Farsça Oğuznâme'de Dede Korkut'un Oğuz sülâlesinde hükümdar olan Kanlı Yavkuy zamanında  yaşadığı ve iki müşavir ile beraber Hazreti Muhammed'in yanına giderek İslâmiyet’i kabul ettiği  söylenilir. 
Taberi Tarihi, Hazreti Muhammed'in Uhut gazasında Kubbeü't-Türk (Türk çadırı) adı verilen bir  çadırdan savaşı idare ettiğini kaydeder. O tarihlerde Yemen'e giden Türklerden bazılarının Hazreti Muhammed'i görmüş ve İslâmiye’i kabul etmiş olmaları muhtemeldir. Abbasi ordusunda, Türklerin ne  kadar büyük bir yer işgal ettiklerini biliyoruz. 
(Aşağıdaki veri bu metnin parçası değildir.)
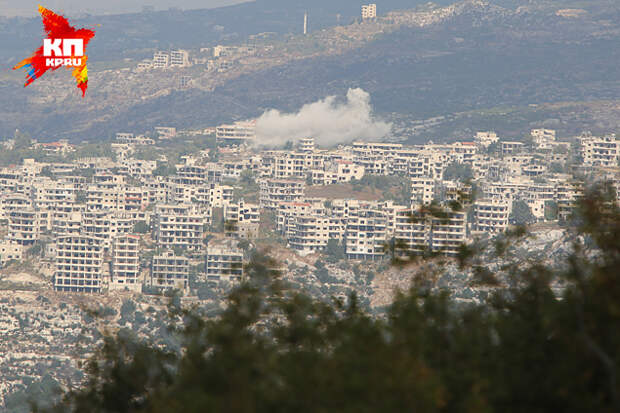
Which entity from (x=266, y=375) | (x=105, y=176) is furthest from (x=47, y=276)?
(x=266, y=375)

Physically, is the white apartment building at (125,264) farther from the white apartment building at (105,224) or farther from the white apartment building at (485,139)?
the white apartment building at (485,139)

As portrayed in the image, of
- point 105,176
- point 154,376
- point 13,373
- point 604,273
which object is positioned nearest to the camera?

VII - VIII. yüzyıllarda bazı Türk boyları Budizm, Maniheizm, Hıristiyanlık, Musevilik gibi çeşitli dinleri  benimsemişlerdir. Bu dinlere giren Türkler yerleşik medeniyete geçmişlerse de, ömürleri çok uzun  olmamıştır. Bunun sebebi bu dinlerin Türklerin karakterine uygun olmayışıdır. Türkler, bilhassa. 
Selçuklu ve Osmanlı devletini kuran Oğuz boyları din olarak İslamiyet’i seçmişlerdir. Çünkü İslâmiyet savaş ile barış, madde ile ruh, bu dünya ile öbür dünya, fert ile toplum arasında bir  denge kurmuştu. İslâmiyet Türklerin yiğitlik duygusuna, ve cihangirlik idealine tamamiyle uygun  düşüyordu. Üstelik fethedilen ülkelerde barışı tesis eden, hak ve adalet esasına dayalı bir sosyal nizam da getiriyordu. 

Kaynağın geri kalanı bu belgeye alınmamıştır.